— begin Page text —

Spent Fuel Storage

One of the main concerns people have over nuclear power is what to do with the fuel after it has spent time in the reactor. This used fuel still emits significant heat for years afterwards, and is highly radioactive for centuries.

Nuclear fuel spends about 6 years inside the reactor. Every 2 years, nuclear power plants shut the unit down and replace 1/3 of the assemblies with new fuel. The spent fuel at this point is still hot enough to require continuous cooling, so it is moved to the spent fuel pool (SFP).

https://www.ans.org/news/article-1579/spent-fuel-pool-fire-risk-goes-to-zero-a-few-months-after-reactor-shutdown/ (coincidentally a good article on SFPs and fires).

SFPs are massive. They are made of several feet of reinforced concrete with stainless steel liners. They contain enough water to cover the fuel at least 20 feet above the assemblies. This ensures there is sufficient water to provide cooling and to shield people from the radiation. As always in nuclear power, this is far more water than the minimum needed. This ensures operators have a lot of time to add more if needed.

SFPs can hold decades worth of used fuel, but were designed with the initial 40 year licenses in mind. Now that plants are operating out to 60 or even 80 years, they need more room. This is where the Independent Spent Fuel Storage Installations come in. ISFSI are where the concrete storage casks go once they are filled with the oldest fuel.

These casks contain no water. Fuel must spend at least 2 yrs in the pool before it has cooled enough to no longer need water cooling. The casks are cooled by the air moving around the containers. The inside is a sealed stainless steel canister filled with helium. This helps with the cooling and gives us a way to monitor pressure to ensure there are no leaks.

The below picture is Palo Verde. It is the largest nuclear plant in the US, located fifty miles west of Phoenix. In the top left corner you can see a rectangle. Each of those cylinders is a spent fuel storage cask. As you can see, there really aren’t that many and they only add a few each year.

— end Page text —

Exercises:
1. Find every line in the listing that contains the string "blurred", treating case as significant, and copy each of those lines.
2. Continue the spent fuel storage text from its last sentence.

— begin Input —

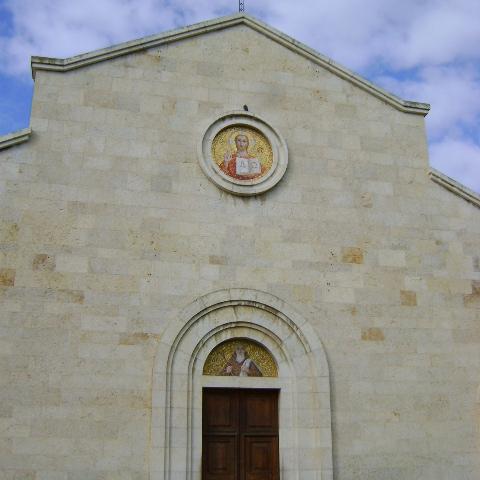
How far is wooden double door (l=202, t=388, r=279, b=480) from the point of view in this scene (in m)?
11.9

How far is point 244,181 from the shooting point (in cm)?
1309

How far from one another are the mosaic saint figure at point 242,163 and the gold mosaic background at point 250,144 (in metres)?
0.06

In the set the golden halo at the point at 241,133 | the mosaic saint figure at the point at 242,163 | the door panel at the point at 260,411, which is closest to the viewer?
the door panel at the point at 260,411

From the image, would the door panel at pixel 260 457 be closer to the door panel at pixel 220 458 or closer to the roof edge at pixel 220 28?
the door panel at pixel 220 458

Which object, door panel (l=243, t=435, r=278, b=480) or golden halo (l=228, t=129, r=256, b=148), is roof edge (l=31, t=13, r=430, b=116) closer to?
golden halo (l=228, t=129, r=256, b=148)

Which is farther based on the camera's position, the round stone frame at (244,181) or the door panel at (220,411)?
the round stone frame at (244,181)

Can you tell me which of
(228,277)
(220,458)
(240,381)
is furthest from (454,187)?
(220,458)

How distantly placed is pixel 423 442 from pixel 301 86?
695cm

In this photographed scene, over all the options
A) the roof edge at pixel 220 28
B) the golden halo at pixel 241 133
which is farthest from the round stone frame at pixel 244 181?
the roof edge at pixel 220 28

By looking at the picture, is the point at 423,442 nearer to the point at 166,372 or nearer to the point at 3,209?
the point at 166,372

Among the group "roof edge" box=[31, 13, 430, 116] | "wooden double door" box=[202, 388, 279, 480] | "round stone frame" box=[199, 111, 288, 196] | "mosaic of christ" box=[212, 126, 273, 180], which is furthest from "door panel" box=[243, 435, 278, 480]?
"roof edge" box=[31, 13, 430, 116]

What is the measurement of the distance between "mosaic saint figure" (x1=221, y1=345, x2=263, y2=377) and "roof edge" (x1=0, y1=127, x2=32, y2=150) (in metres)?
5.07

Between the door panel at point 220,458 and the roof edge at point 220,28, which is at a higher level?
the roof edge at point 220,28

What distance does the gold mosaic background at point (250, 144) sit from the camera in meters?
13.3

— end Input —
— begin Input —

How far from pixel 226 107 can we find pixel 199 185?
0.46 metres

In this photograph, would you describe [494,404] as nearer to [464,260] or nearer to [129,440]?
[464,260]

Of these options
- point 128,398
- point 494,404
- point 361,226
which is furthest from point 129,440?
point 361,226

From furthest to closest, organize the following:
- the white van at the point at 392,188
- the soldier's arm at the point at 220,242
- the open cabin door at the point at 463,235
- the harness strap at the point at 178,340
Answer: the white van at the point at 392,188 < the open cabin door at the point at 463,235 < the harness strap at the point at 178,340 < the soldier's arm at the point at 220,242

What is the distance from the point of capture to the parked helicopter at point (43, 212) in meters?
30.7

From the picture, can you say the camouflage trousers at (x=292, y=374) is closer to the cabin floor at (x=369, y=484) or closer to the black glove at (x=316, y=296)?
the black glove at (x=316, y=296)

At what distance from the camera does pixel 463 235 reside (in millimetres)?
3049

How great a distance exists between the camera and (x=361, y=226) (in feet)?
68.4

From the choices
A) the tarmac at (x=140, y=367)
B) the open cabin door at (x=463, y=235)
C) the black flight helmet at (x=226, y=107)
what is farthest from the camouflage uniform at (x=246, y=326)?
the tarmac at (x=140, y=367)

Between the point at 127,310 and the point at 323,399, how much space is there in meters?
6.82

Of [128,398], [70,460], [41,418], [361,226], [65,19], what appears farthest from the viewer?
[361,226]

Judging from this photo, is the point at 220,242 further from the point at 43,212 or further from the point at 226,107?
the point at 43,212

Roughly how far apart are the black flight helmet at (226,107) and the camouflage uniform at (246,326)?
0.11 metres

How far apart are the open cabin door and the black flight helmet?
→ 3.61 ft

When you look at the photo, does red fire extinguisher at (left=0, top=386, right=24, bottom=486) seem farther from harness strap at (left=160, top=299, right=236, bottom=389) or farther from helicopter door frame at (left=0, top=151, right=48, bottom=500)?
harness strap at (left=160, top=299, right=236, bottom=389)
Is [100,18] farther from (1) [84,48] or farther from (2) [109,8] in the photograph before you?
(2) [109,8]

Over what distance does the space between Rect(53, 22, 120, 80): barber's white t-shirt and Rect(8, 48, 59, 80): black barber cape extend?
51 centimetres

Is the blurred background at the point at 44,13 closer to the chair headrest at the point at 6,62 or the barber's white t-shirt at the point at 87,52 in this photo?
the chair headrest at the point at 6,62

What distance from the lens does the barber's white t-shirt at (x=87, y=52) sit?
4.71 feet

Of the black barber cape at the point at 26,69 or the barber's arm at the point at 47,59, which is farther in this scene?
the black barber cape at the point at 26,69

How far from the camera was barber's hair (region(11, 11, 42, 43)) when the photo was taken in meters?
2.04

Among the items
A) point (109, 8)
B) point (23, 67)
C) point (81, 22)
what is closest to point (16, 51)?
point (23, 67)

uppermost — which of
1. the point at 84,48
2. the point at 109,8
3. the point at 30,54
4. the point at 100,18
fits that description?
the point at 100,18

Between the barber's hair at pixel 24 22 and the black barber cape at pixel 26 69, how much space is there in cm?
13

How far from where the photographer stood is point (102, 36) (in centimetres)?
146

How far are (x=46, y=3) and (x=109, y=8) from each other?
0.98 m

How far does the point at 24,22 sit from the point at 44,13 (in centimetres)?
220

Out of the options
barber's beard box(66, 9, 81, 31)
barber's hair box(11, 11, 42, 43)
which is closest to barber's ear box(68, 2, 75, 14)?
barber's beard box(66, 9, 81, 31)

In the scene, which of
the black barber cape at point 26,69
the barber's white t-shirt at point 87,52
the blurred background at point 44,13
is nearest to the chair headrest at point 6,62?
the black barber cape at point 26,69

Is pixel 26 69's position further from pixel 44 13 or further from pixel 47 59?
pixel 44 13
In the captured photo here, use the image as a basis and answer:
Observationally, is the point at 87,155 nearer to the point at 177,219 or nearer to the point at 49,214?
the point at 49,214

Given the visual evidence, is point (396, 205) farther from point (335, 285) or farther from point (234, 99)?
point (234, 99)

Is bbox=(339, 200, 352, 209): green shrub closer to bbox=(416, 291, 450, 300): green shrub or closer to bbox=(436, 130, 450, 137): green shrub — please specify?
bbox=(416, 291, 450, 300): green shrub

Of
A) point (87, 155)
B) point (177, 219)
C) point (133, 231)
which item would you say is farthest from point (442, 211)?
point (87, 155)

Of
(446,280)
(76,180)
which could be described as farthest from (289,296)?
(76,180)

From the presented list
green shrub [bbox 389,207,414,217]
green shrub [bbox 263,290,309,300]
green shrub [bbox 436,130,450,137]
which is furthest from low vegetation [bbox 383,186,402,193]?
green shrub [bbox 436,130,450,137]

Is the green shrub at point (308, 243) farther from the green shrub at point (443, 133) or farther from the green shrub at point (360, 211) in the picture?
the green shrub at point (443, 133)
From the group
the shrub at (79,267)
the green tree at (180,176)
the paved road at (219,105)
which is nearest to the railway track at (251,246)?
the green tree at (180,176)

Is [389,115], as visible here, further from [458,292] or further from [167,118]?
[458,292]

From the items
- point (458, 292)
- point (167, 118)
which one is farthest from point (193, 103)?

— end Input —

Solved problems:
1.
Is the blurred background at the point at 44,13 closer to the chair headrest at the point at 6,62 or the barber's white t-shirt at the point at 87,52 in this photo?
the blurred background at point 44,13

2.
By Cuhlik – Own work, Public Domain, https://commons.wikimedia.org/w/index.php?curid=11039169

Below is a closeup of the casks themselves. They are approximately 20 feet tall and 10 feet across. Each cask can hold around 20 assemblies. The casks are designed to handle just about anything that can be thrown at them, including earthquakes, tornadoes, and fires.

So, each nuclear plant in the country has an ISFSI. This means that the spent fuel is kept on site at a little over 50 places across the US. This is a security concern and the United States planned to fix it with a place called Yucca Mountain.

https://www.nrc.gov/waste/spent-fuel-storage/dry-cask-storage.html

Yucca Mountain, located ~100 miles NW of Las Vegas, was the planned deep geologic repository for all of the civilian and government high level nuclear waste. The Nuclear Waste Policy Act of 1982 mandated that such a place be built and Yucca Mountain was chosen in 1987.

Storing nuclear waste always generates a hard NIMBY response and YM was no different. Despite collecting over $32 billion from nuclear plants and spending $12 billion, Yucca Mountain succumbed to the lawsuits and NIMBY politicians during the Obama administration.

As much as I don’t like linking Wikis, whoever did the YM one put in some real effort, so: https://en.wikipedia.org/wiki/Yucca_Mountain_nuclear_waste_repository

So, for the time being, the spent fuel will sit at the individual nuclear sites, waiting for the government to figure it out.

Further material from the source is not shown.